Status: In Progress
Affects Version/s: BIGDATA_RELEASE_1_1_0
Fix Version/s: None
Component/s: Query Engine
We should reconcile the older rule engine code while undertaking this task. The rule engine supports conjunctive query with filters, but is expressed solely at the IV (Internal Value) layer and does not allow full SPARQL constructs (subquery, hash joins, EXISTS or NOT EXISTS, etc). However, it does support programs which can be a mixture of sequences of programs or programs which can be run in parallel. A program is either an ordered or a parallel set of rules or a single rule. The IStep interface is the common abstraction with IProgram and IRule as children. Steps can also be marked with a transitive closure operator, in which case they will run to fixed point. The fixed point is identified by a mutation count of zero.
The rule engine logic still depends on the older pipeline join code and does not run through the newer query engine code base. This it is not expressed in terms of BOPs (bigdata operators). Refactoring the rule engine to run as BOPs on the query engine will allow us to get rid of quite a bit of code which is only used to support inference.
There are some special considerations for the rule engine:
1. Fixed point requires the ability to advance the read-behind point in such a manner as to always read from a fully consistent view while writing on either a temporary graph or the database. The reader and writer must be independent. Writes must not become visible until a particular "step" is done, and then they must become visible before the next step is evaluated.

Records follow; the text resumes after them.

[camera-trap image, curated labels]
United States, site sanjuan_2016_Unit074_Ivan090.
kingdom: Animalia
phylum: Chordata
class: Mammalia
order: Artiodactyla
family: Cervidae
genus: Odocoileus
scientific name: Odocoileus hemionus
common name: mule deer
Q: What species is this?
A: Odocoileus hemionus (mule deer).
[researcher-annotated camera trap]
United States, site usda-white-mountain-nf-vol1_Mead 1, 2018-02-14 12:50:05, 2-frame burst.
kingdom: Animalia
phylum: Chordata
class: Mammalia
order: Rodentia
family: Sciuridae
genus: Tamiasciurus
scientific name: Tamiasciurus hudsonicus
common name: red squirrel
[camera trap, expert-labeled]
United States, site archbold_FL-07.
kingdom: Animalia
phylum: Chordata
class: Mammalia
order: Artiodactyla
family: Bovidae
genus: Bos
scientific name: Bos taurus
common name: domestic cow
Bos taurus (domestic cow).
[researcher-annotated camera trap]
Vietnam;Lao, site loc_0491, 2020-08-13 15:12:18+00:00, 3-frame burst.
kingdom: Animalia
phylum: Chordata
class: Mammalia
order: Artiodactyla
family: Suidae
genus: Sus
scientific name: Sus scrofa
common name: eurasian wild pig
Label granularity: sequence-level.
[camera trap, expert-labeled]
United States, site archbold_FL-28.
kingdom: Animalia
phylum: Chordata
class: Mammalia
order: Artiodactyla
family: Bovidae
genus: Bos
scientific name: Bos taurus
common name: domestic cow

2. The writer uses mutable index views. None of the BOPs currently use mutable views so we need to develop some unit tests around mutation support.
3. Truth maintenance uses the rule engine. That integration needs to be examined. It is mostly localized in InferenceEngine#computeClosure() and within the TMUtility (rule rewrite for truth maintenance) and TruthMaintenance (logic for truth maintenance under assertion and retraction, including maintenance and use of proof chains).
4. We currently lack an interchange syntax for rules. Ideally they can be expressed in SPARQL (QUERY + UPDATE) and organized within a declarative framework which allows us to express the notions of composition of rules into programs, parallel versus serial evaluation of rules, and whether or not a rule or program must be run to a fixed point.
5. We have not yet implemented the parallel decomposition of RDFS+ closure against the POS index shards. This should be very straight forward, but may require an extension to the BOP model to support the fixed point of the ontology, the replication of the ontology (after fixed point) to each DS node in the cluster, and access to that ontology from within the context of the inference rules.
6. The need to access a temporary, replicated, and possibly maintained closure of the ontology on each cluster node is related to a more general requirement for temporary graphs and temporary solution sets whose life cycle is not limited to a single query or update operation.
7. The vectoring for rules, database-at-once-closure, and truth maintenance should be examined when doing performance tuning against rules running on the query engine.
Related tickets include:
 https://sourceforge.net/apps/trac/bigdata/ticket/448 (SPARQL 1.1 Update)
 https://sourceforge.net/apps/trac/bigdata/ticket/255 (Retro fit the rule engine to attach constraints dynamically to predicates)
 https://sourceforge.net/apps/trac/bigdata/ticket/180 (Migrate rule engine to query engine)
 https://sourceforge.net/apps/trac/bigdata/ticket/19 (Parallel decomposition of RDFS+ closure)